The Chairperson asked what Adv Basset intended to do with the understanding he has.

Adv Basset replied that it is for the Committee to decide what is to be done about the time bar, about which he had heard Members’ dissatisfaction.

The Chairperson said that the problem is that the time bar may prejudice potential candidate attorneys and there will be no way of curing that prejudice.

Mr B Bongo (ANC) said that he agreed with Ms Pilane-Majake that this may be dealt with through the regulations.

Ms Pilane-Majake said that it is seems regulations are decided upon, that perhaps there ought to be reference to the regulations in the Bill. This will enable the timeframes to be dealt with appropriately.

Adv Basset clarified whether the Committee is seeking a provision in this clause empowering the Minister to make regulations.

Mr Bongo said the issue of regulations is important, because there is the potential for a person to do practical legal training; thereby reducing the period of articles. This cannot be legislated and needs to be placed in regulations.

Adv Basset asked which specific sub-clauses would need to be regulated, saying that he did not see sub-clauses 4 or 5 needing regulations, while 6 and 7 do require this.

Ms Pilane-Majake said that the scope for regulations should be for all the transitional arrangements.

The Chairperson said that he had a problem with the prescription of time for the period within which you can enter into articles of clerkship. This is because law firms “discriminate, to be rude, against black law graduates” and if the playing field is not level, then it is not fair to exclude people form a profession based on a time bar.

Ms Litchfield-Tshabalala acknowledged the proposed regulation of the issue, but asked if this will be discussed in the Committee, left up to others or the time bar removed altogether. She could not see the value of the time bar, because a person may have gained valuable experience even though they had not engaged in articles of clerkship and it would be discriminatory to bar these people access to the profession.
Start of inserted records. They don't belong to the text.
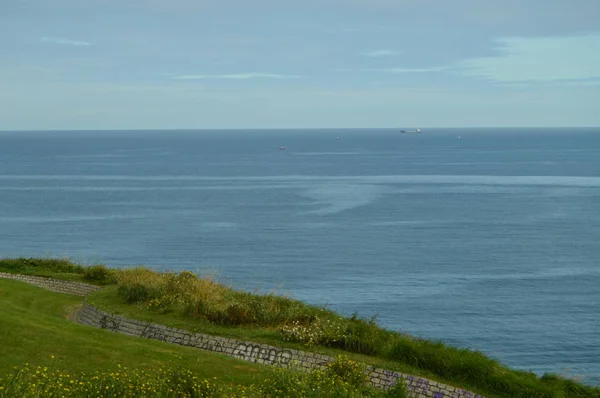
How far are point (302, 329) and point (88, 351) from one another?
24.2 feet

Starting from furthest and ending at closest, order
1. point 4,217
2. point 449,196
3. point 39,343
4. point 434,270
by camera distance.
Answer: point 449,196, point 4,217, point 434,270, point 39,343

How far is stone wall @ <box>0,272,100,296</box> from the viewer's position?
3731 centimetres

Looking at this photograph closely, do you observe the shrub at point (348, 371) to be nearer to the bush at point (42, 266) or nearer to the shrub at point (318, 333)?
the shrub at point (318, 333)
The Chairperson said that in a normal society these requirements could be acceptable, but because the playing field is not level, then the creation of requirements could be prejudicial to some citizens.

Mr Mokoena said that he did not think this was the intention of the provision. There is reference to an Act of Parliament in future rationalising the legal profession and in his view this indicates the intention that the Legal Practice Bill will assimilate everyone under a new dispensation. The law societies did not want provisions which would potentially clash with the Legal Practice Bill.

The Chairperson asked if it would not be possible to simply state that, having attained the degree entitles one to enter into articles of clerkship, as regulated by an Act of Parliament.

A State Law Advisor said that he is of the view that the timeframe is of no value and that the requirement for articles of clerkship is simply attaining a law degree. It must also be remembered that articles are a form of employment and there is no guarantee that one will be so employed within the timeframe. He therefore submitted that it should be omitted. He added that there is a legislative drafting principle that one cannot provide for a power in the regulations, which is not spoken to in the Act. Therefore, it will be necessary to cater for this in the Bill itself.

The Chairperson confirmed the Members agreement on the points raised and the Department’s further action in terms of the Bill, which was the preparation of the A-List. Lastly, he declared the meeting adjourned.